■ Excerpt:

This other little piece here that keeps falling apart belonged to my friend Sheila.  It actually belonged to her father.  It’s about a hundred and ten years old which, I guess, is why it’s falling apart.  Sheila was always careful to tell me that her father wasn’t much of a churchgoer and that most of what he though about religion was far too disorganized to fit into any one belief system.  Yet everyday, as their family gathered around the dinner table, he would tell them some sort of story or anecdote or something that would help them to reflect on who they were and who they were becoming.  All of those children turned out to be incredible people whose ordinary days made extraordinary differences in the lives of the people that they met.

This piece here comes from the Reverend Doctor Marie Marshall Fortune.  Marie Fortune is a name some of you may know.  She is the one person who nationally helped to bring the crisis of clergy sexual abuse to the fore and wrote the curriculum that most churches now use as a gold standard for education and intervention.  She was my mentor in the work.  When she wrote me her note and sent this bandanna, she said it actually had belonged to her labrador retriever.  She assured me she washed it first.  After she had put her dog down, this bandanna was just sitting around but her dog was one of the companions that furthered the journey.  She said it with a prayer that she hoped I would always find people who would further my journey.  She is one of those people who, living out the ordinary days of her call, has come to do very extraordinary things.

■ What is expected: Reproduce the passage about the two keepsakes word for word, from its first sentence to its last.

■ Extracted information:
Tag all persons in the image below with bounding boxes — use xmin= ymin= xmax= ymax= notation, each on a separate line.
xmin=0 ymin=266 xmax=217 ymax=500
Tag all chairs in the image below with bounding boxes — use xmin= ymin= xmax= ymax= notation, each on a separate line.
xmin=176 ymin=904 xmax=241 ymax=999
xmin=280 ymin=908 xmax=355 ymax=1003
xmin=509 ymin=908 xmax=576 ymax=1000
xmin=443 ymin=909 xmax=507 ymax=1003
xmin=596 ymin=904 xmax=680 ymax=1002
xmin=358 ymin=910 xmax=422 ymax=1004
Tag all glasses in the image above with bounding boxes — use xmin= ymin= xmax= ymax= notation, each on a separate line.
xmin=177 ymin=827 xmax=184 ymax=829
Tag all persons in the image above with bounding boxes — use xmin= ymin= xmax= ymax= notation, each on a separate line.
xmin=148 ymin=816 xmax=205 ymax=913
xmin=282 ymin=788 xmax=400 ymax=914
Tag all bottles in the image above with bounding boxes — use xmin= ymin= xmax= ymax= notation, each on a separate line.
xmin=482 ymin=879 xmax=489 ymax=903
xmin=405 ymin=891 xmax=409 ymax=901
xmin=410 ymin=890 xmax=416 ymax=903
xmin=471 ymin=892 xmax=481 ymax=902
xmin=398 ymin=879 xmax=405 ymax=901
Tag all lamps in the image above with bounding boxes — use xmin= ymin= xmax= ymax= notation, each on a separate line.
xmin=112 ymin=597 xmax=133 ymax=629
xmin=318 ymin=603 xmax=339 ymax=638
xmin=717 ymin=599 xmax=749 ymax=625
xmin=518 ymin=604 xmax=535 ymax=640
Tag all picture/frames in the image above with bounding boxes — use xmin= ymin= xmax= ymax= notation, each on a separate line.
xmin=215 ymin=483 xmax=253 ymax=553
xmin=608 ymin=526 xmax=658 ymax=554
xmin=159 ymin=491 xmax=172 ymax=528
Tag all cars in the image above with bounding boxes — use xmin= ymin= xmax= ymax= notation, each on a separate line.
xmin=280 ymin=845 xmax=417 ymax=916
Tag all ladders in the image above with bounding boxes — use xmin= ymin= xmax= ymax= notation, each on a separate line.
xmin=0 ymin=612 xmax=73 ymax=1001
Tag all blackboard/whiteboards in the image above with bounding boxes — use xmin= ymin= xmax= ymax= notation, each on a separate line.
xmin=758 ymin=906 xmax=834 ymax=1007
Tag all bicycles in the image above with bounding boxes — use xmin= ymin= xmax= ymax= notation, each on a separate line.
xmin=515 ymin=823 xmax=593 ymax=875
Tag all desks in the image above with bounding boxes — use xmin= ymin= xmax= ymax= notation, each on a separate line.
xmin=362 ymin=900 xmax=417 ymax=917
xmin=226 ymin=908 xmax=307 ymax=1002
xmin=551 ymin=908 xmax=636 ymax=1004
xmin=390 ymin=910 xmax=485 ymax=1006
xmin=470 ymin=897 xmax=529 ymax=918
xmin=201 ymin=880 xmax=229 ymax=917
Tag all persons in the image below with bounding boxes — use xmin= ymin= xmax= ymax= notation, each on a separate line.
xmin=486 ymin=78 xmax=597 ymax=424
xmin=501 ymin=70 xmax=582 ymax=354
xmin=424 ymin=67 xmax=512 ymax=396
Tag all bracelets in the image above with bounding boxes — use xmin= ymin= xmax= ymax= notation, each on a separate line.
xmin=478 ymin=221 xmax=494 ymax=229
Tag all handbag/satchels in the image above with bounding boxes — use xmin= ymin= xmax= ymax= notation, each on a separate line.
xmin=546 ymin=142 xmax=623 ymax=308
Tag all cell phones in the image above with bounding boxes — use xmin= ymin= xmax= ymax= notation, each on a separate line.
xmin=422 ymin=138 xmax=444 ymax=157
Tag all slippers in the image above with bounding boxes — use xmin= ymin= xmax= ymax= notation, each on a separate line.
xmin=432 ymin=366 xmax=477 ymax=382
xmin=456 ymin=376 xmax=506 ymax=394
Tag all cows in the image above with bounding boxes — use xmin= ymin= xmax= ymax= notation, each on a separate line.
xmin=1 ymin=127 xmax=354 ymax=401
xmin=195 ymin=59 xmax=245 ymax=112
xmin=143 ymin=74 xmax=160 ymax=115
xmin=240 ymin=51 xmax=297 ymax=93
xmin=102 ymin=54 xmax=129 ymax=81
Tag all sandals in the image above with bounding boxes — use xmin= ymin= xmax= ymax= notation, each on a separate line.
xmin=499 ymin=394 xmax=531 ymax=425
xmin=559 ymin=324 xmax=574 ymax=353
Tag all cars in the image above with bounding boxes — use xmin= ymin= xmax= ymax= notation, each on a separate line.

■ Output of the exercise:
This other little piece here that keeps falling apart belonged to my friend Sheila.  It actually belonged to her father.  It’s about a hundred and ten years old which, I guess, is why it’s falling apart.  Sheila was always careful to tell me that her father wasn’t much of a churchgoer and that most of what he though about religion was far too disorganized to fit into any one belief system.  Yet everyday, as their family gathered around the dinner table, he would tell them some sort of story or anecdote or something that would help them to reflect on who they were and who they were becoming.  All of those children turned out to be incredible people whose ordinary days made extraordinary differences in the lives of the people that they met.

This piece here comes from the Reverend Doctor Marie Marshall Fortune.  Marie Fortune is a name some of you may know.  She is the one person who nationally helped to bring the crisis of clergy sexual abuse to the fore and wrote the curriculum that most churches now use as a gold standard for education and intervention.  She was my mentor in the work.  When she wrote me her note and sent this bandanna, she said it actually had belonged to her labrador retriever.  She assured me she washed it first.  After she had put her dog down, this bandanna was just sitting around but her dog was one of the companions that furthered the journey.  She said it with a prayer that she hoped I would always find people who would further my journey.  She is one of those people who, living out the ordinary days of her call, has come to do very extraordinary things.